WORK REQUIRED
Each entry must be copied exactly, without omission.

DATA EXTRACT
--------------------------------------------------

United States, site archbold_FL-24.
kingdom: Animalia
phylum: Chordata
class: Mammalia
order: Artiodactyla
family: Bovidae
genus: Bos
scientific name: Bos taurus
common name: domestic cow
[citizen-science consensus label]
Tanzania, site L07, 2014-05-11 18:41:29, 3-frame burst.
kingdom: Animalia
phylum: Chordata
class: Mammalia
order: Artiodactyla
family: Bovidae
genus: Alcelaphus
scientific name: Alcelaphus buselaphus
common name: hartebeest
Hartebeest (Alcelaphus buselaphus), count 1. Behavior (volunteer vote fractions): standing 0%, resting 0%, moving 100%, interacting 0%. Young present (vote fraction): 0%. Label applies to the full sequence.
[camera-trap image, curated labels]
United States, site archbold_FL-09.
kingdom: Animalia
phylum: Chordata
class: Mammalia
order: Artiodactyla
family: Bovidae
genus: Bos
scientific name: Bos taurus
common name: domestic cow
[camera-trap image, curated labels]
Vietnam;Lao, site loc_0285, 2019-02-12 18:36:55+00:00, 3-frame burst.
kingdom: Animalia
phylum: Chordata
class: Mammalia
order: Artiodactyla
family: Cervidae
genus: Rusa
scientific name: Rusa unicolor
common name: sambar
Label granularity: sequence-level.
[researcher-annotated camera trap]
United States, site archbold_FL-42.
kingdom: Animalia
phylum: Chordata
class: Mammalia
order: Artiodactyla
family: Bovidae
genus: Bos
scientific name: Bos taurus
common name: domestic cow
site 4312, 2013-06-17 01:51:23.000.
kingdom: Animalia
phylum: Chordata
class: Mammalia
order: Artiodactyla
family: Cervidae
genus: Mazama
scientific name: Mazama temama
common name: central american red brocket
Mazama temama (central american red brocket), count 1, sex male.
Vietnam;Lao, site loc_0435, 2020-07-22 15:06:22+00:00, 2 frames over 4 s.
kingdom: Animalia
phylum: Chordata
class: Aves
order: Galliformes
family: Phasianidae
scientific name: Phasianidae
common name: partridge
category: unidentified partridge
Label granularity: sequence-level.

--------------------------------------------------

ANSWER TO THIS TASK
United States, site archbold_FL-24.
kingdom: Animalia
phylum: Chordata
class: Mammalia
order: Artiodactyla
family: Bovidae
genus: Bos
scientific name: Bos taurus
common name: domestic cow
[citizen-science consensus label]
Tanzania, site L07, 2014-05-11 18:41:29, 3-frame burst.
kingdom: Animalia
phylum: Chordata
class: Mammalia
order: Artiodactyla
family: Bovidae
genus: Alcelaphus
scientific name: Alcelaphus buselaphus
common name: hartebeest
Hartebeest (Alcelaphus buselaphus), count 1. Behavior (volunteer vote fractions): standing 0%, resting 0%, moving 100%, interacting 0%. Young present (vote fraction): 0%. Label applies to the full sequence.
[camera-trap image, curated labels]
United States, site archbold_FL-09.
kingdom: Animalia
phylum: Chordata
class: Mammalia
order: Artiodactyla
family: Bovidae
genus: Bos
scientific name: Bos taurus
common name: domestic cow
[camera-trap image, curated labels]
Vietnam;Lao, site loc_0285, 2019-02-12 18:36:55+00:00, 3-frame burst.
kingdom: Animalia
phylum: Chordata
class: Mammalia
order: Artiodactyla
family: Cervidae
genus: Rusa
scientific name: Rusa unicolor
common name: sambar
Label granularity: sequence-level.
[researcher-annotated camera trap]
United States, site archbold_FL-42.
kingdom: Animalia
phylum: Chordata
class: Mammalia
order: Artiodactyla
family: Bovidae
genus: Bos
scientific name: Bos taurus
common name: domestic cow
site 4312, 2013-06-17 01:51:23.000.
kingdom: Animalia
phylum: Chordata
class: Mammalia
order: Artiodactyla
family: Cervidae
genus: Mazama
scientific name: Mazama temama
common name: central american red brocket
Mazama temama (central american red brocket), count 1, sex male.
Vietnam;Lao, site loc_0435, 2020-07-22 15:06:22+00:00, 2 frames over 4 s.
kingdom: Animalia
phylum: Chordata
class: Aves
order: Galliformes
family: Phasianidae
scientific name: Phasianidae
common name: partridge
category: unidentified partridge
Label granularity: sequence-level.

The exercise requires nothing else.